● DOCUMENT SEGMENT
----
# vim: set foldenable foldmethod=indent sw=4 ts=8 :

# Copyright 2013 Linbit HA Solutions GmbH
# Lars Ellenberg @ linbit.com

TODO:
	someone convert this into proper ascii doc please ;-)
	... and draw some pictures ...

How crm-fence-peer.sh, pacemaker, and the OCF Linbit DRBD resource agent
are supposed to work together.

Two node cluster is the trickier one, because it has not real quorum.

Relative Timeouts
	--dc-timeout > dead-time resp. stonith-timeout
	if stonith enabled, --timeout >= --dc-timeout
	if no stonith, then timeout may be small.

Pacemaker operations timeouts
	monitor and promote action timeout > max(dc_timeout, timeout)

Node reboot, possibly because of crash or stonith due to communication loss
	no peer reachable	[no delay]
		crm may decide to elect itself, shoot the peer,
		and start services.

		If DRBD peer disk state is known Outdated or worse, DRBD will
		switch itself to UpToDate, allowing it to be promoted,
		without further fencing actions.

		If DRBD peer disk state is DUnknown, DRBD will be only Consistent.
		In case crm decides to promote this instance, the fence-peer callback
		runs, finds the peer "unreachable", finds itself Consistent only,
		does NOT set any constraint, and DRBD refuses to be promoted.
----
● EXERCISE DETAILS
Decide whether each statement agrees with the DRBD fencing notes, answering yes or no and quoting the deciding words: (a) A two node cluster is harder because it lacks real quorum. (b) Without stonith, the timeout must be at least as large as the DC timeout. (c) When the peer disk state is DUnknown, the fence-peer callback sets a constraint. The items after this point come from a different source than the DRBD fencing notes.

● SUPPLIED INFORMATION
----
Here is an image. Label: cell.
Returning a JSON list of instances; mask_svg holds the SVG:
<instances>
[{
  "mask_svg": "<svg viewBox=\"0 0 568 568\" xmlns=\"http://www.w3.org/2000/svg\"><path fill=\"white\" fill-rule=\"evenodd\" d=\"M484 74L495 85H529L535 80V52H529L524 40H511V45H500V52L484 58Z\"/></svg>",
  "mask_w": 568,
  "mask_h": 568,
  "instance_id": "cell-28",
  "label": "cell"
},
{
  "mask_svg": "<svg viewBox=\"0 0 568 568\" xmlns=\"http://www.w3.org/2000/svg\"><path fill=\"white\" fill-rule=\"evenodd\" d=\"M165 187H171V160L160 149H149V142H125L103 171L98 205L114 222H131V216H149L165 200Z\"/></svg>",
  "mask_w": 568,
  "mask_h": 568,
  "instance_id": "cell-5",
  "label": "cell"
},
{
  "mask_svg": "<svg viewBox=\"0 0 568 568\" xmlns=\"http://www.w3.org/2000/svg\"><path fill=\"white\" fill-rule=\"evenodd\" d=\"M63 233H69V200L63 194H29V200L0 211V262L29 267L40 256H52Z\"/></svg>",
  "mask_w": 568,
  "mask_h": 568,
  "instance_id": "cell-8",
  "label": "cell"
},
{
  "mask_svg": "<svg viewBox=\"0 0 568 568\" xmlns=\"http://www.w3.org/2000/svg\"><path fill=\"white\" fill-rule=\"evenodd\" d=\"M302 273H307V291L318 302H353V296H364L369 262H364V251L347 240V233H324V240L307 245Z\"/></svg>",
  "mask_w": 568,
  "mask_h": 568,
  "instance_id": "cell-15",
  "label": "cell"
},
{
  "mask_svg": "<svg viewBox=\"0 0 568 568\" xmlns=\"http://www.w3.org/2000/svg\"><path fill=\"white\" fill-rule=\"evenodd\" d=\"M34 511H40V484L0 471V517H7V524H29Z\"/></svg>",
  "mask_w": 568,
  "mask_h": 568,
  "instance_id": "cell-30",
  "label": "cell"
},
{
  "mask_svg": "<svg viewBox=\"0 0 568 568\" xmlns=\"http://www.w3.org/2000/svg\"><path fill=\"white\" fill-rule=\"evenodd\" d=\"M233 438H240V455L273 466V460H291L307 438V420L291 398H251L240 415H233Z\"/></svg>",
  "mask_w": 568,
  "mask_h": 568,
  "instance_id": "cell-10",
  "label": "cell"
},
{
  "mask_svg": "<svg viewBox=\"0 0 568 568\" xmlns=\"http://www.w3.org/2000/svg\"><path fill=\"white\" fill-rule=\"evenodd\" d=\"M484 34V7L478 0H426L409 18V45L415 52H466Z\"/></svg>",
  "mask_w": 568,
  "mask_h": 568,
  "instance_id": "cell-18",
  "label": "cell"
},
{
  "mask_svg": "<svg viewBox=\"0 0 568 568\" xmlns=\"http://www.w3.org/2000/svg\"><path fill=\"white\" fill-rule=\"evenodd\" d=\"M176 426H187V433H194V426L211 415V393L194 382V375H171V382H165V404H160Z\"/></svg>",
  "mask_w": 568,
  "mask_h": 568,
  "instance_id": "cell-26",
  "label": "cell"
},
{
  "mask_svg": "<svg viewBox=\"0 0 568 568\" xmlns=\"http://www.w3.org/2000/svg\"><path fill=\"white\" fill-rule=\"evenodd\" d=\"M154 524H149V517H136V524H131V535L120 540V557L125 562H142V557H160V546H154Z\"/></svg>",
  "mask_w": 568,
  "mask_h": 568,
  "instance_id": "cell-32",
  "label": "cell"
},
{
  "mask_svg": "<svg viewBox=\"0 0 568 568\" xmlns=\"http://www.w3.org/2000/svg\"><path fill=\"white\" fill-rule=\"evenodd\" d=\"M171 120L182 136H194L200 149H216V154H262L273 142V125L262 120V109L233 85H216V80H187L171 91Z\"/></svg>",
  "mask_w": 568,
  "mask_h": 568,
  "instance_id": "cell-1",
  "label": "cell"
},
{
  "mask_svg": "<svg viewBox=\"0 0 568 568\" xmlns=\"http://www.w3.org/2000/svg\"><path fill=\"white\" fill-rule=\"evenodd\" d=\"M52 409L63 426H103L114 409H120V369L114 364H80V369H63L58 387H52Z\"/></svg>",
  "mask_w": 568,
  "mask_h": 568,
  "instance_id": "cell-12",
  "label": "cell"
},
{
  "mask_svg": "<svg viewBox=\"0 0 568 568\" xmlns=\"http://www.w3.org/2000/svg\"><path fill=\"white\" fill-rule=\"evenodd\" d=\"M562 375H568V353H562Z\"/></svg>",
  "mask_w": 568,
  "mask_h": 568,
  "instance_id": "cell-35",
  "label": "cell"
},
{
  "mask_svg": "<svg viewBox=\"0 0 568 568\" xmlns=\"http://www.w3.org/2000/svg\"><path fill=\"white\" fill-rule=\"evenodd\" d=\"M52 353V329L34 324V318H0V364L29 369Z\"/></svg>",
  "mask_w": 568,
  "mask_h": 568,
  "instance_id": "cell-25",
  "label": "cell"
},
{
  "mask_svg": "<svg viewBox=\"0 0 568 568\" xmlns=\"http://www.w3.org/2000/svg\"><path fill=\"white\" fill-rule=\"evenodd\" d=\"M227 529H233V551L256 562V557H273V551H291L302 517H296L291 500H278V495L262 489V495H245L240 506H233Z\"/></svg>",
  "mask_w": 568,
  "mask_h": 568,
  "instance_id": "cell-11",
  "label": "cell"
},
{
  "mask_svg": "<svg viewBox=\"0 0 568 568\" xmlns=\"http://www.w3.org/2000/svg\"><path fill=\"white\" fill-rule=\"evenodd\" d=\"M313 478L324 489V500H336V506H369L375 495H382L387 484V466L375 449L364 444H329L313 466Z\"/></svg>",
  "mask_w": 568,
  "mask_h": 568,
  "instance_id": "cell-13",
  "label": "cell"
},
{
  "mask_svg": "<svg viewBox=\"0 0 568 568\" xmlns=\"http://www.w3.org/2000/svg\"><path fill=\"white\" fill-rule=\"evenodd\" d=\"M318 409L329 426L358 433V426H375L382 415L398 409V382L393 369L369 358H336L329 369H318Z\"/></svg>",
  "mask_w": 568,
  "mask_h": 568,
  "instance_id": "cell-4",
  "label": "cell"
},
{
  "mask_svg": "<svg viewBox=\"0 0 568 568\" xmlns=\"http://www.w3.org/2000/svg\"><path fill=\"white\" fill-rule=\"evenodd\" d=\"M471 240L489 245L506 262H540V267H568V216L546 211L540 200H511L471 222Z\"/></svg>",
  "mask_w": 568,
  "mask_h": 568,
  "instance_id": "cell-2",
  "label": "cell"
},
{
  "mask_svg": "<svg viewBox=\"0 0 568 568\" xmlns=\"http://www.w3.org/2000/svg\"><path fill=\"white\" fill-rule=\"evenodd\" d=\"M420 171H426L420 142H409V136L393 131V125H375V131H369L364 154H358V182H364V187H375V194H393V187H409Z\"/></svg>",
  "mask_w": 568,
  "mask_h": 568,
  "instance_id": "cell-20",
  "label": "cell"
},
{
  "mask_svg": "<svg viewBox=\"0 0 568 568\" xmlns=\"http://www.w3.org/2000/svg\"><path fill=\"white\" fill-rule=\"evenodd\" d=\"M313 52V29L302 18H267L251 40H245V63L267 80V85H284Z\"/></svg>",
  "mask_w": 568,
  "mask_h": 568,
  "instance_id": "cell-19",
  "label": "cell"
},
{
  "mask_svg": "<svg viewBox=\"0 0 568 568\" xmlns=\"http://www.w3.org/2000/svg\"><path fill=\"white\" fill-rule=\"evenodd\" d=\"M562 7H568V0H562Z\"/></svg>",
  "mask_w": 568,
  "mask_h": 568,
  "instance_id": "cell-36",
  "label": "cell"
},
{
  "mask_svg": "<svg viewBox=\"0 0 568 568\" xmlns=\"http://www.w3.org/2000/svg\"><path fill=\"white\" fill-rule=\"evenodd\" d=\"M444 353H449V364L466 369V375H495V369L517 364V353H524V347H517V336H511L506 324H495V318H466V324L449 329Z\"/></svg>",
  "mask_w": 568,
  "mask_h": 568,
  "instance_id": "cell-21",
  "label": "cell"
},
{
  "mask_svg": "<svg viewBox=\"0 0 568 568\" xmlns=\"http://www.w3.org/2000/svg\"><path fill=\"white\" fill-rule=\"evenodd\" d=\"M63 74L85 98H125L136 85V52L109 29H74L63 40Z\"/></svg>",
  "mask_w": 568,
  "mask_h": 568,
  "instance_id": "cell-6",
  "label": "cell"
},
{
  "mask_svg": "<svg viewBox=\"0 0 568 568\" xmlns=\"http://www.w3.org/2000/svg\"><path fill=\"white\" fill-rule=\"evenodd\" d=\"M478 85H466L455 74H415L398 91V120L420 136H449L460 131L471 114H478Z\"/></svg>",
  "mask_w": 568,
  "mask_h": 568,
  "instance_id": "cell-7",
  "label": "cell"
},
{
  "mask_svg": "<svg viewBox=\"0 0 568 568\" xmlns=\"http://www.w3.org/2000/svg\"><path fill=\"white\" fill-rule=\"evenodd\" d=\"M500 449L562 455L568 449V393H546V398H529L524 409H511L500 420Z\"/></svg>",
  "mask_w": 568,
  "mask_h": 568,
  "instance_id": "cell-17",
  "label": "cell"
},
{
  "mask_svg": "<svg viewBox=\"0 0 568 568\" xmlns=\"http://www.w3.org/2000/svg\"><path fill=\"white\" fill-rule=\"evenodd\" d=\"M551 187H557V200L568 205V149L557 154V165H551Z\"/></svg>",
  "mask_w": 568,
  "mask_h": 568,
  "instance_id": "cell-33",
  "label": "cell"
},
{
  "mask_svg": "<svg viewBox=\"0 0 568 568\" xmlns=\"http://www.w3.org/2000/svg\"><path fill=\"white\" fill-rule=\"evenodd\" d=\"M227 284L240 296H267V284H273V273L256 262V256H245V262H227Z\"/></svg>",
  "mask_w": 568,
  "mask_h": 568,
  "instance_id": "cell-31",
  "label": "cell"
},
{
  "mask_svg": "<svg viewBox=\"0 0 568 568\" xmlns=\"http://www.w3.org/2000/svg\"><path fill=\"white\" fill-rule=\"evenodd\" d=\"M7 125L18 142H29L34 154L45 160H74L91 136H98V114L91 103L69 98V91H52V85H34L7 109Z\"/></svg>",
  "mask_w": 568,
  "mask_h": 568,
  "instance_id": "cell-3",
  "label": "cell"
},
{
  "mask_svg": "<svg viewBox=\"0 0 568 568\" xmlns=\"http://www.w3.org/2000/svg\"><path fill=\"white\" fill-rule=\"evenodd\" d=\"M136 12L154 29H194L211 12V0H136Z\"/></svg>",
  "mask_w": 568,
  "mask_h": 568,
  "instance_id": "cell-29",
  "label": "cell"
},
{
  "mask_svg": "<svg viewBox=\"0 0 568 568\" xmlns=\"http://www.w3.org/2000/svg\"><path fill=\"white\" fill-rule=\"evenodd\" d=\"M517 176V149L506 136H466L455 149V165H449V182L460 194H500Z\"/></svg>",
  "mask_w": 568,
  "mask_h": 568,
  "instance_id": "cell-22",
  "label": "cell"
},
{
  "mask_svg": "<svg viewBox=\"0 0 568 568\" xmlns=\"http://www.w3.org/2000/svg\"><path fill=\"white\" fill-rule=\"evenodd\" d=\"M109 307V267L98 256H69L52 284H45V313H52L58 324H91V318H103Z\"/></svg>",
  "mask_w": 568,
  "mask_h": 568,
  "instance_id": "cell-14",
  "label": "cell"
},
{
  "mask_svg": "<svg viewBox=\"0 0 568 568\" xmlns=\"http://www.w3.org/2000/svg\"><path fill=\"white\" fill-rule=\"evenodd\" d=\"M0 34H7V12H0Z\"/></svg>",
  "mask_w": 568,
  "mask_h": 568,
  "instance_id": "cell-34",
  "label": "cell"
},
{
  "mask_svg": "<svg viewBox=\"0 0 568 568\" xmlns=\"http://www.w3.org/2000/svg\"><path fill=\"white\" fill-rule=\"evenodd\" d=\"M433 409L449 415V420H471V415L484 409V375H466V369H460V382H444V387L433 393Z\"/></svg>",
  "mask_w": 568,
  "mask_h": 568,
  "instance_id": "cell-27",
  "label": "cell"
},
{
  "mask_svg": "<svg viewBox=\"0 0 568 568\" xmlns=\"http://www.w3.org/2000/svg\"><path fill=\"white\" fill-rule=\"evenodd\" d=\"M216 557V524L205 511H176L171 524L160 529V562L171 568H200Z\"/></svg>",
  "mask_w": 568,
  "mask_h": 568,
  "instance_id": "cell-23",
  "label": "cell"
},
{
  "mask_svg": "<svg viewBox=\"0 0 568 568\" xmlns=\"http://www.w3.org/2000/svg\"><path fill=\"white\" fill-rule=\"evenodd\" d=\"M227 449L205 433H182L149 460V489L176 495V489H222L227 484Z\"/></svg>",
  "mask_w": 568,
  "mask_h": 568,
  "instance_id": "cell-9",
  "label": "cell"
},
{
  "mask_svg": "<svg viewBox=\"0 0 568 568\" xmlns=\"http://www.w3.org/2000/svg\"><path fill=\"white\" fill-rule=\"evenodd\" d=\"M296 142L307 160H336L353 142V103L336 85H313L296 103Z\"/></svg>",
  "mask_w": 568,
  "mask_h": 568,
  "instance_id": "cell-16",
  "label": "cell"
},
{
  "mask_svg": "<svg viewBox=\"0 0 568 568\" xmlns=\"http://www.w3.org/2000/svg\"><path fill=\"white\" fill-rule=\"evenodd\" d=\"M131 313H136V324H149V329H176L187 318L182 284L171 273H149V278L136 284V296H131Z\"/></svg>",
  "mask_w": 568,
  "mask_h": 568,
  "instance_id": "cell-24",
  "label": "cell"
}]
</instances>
----
● COMPLETED EXERCISE
(a) Yes: "Two node cluster is the trickier one, because it has not real quorum."
(b) No: "if no stonith, then timeout may be small."
(c) No: "does NOT set any constraint, and DRBD refuses to be promoted."